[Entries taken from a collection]
....

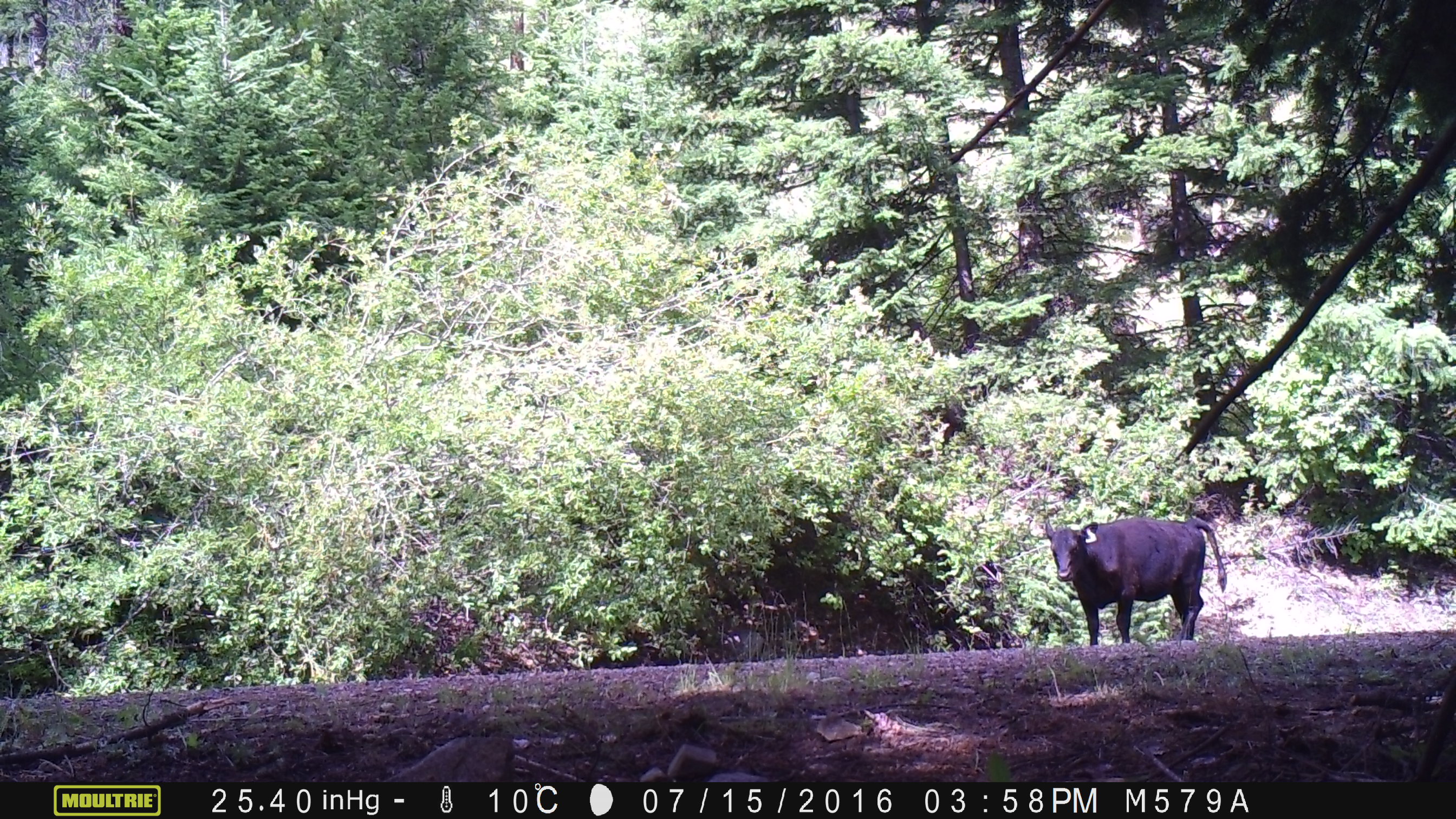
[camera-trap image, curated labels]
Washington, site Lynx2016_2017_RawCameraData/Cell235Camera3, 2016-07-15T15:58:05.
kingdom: Animalia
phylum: Chordata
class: Mammalia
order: Artiodactyla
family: Bovidae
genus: Bos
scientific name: Bos taurus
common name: domestic cattle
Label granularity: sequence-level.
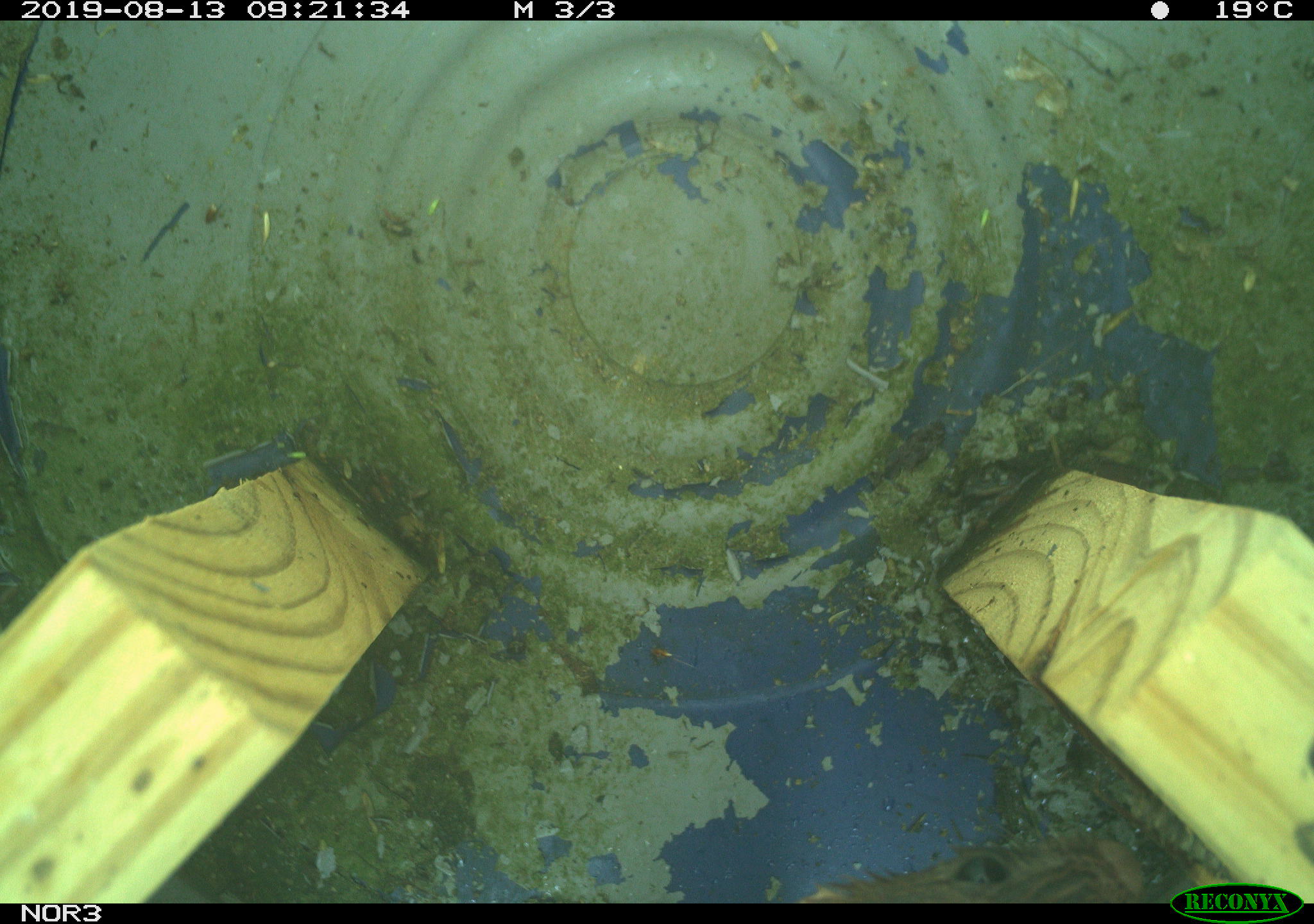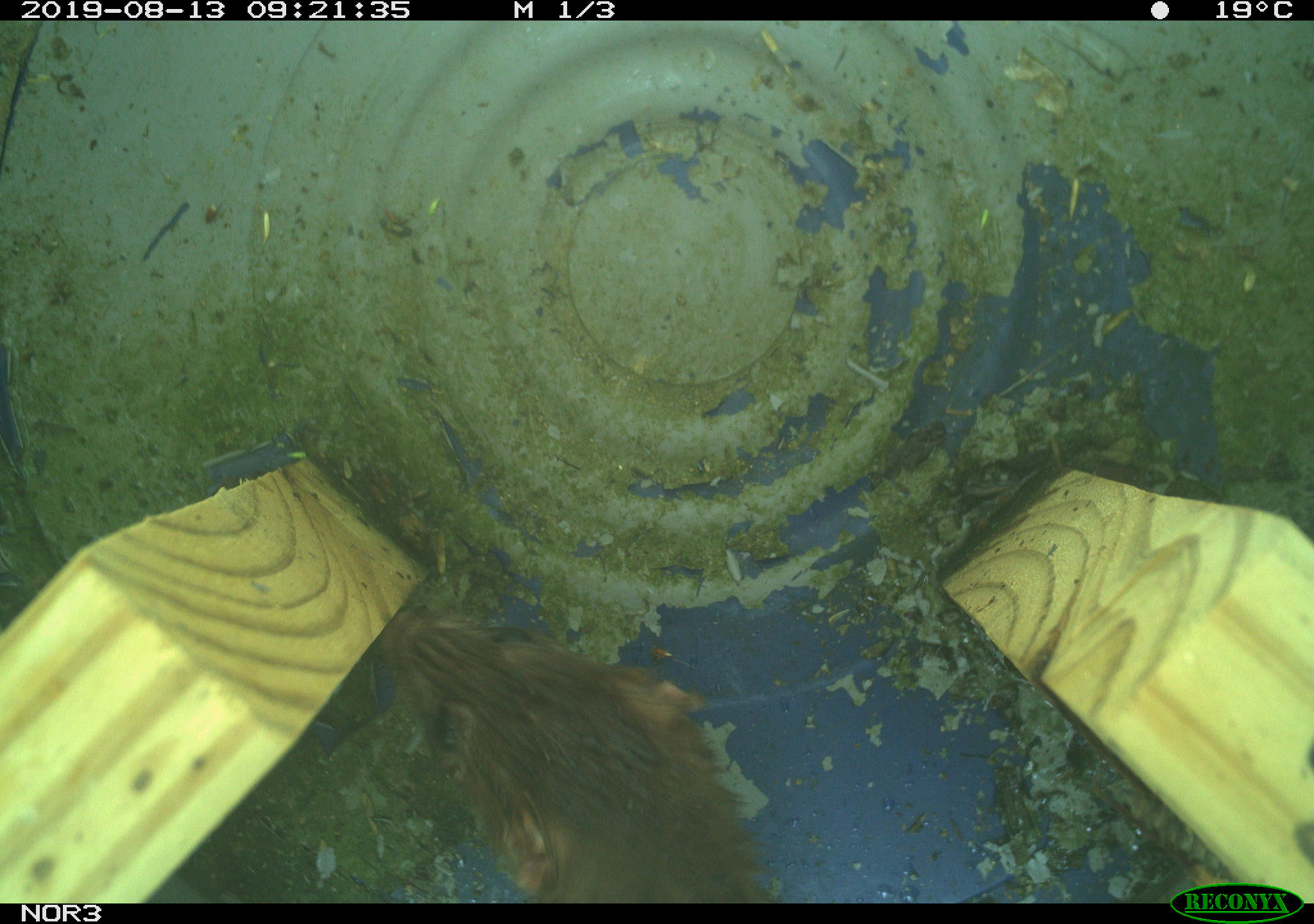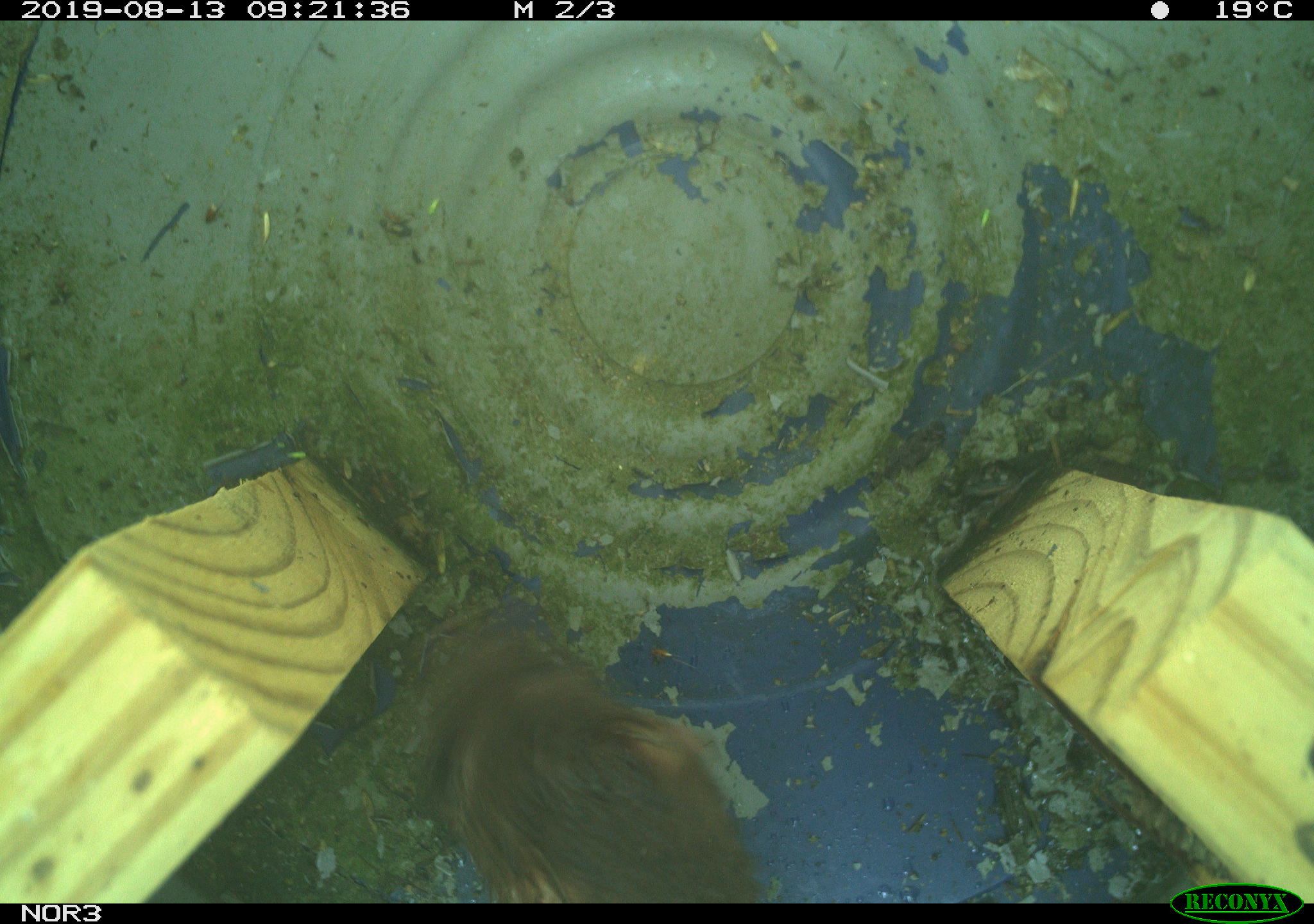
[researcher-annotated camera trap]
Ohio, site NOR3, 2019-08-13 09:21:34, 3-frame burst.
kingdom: Animalia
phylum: Chordata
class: Mammalia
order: Carnivora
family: Mustelidae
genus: Neogale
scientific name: Neogale frenata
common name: long-tailed weasel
Long-tailed weasel (Neogale frenata).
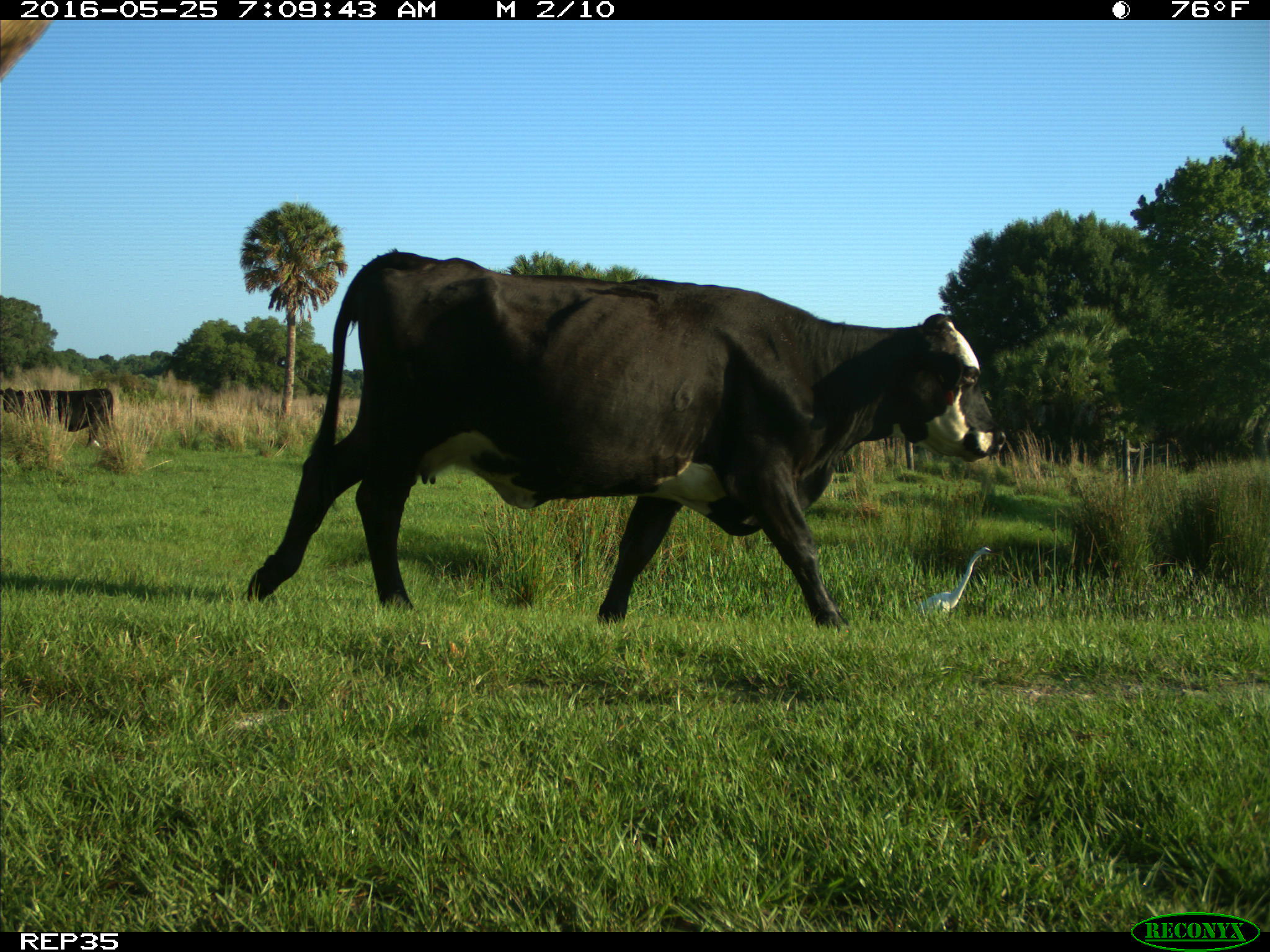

....

▶ _WHAT IS NEEDED_
Copy the records exactly, leaving out every picture.

▶ _EXERCISE SOLUTION_
[camera-trap image, curated labels]
Washington, site Lynx2016_2017_RawCameraData/Cell235Camera3, 2016-07-15T15:58:05.
kingdom: Animalia
phylum: Chordata
class: Mammalia
order: Artiodactyla
family: Bovidae
genus: Bos
scientific name: Bos taurus
common name: domestic cattle
Label granularity: sequence-level.
[researcher-annotated camera trap]
Ohio, site NOR3, 2019-08-13 09:21:34, 3-frame burst.
kingdom: Animalia
phylum: Chordata
class: Mammalia
order: Carnivora
family: Mustelidae
genus: Neogale
scientific name: Neogale frenata
common name: long-tailed weasel
Long-tailed weasel (Neogale frenata).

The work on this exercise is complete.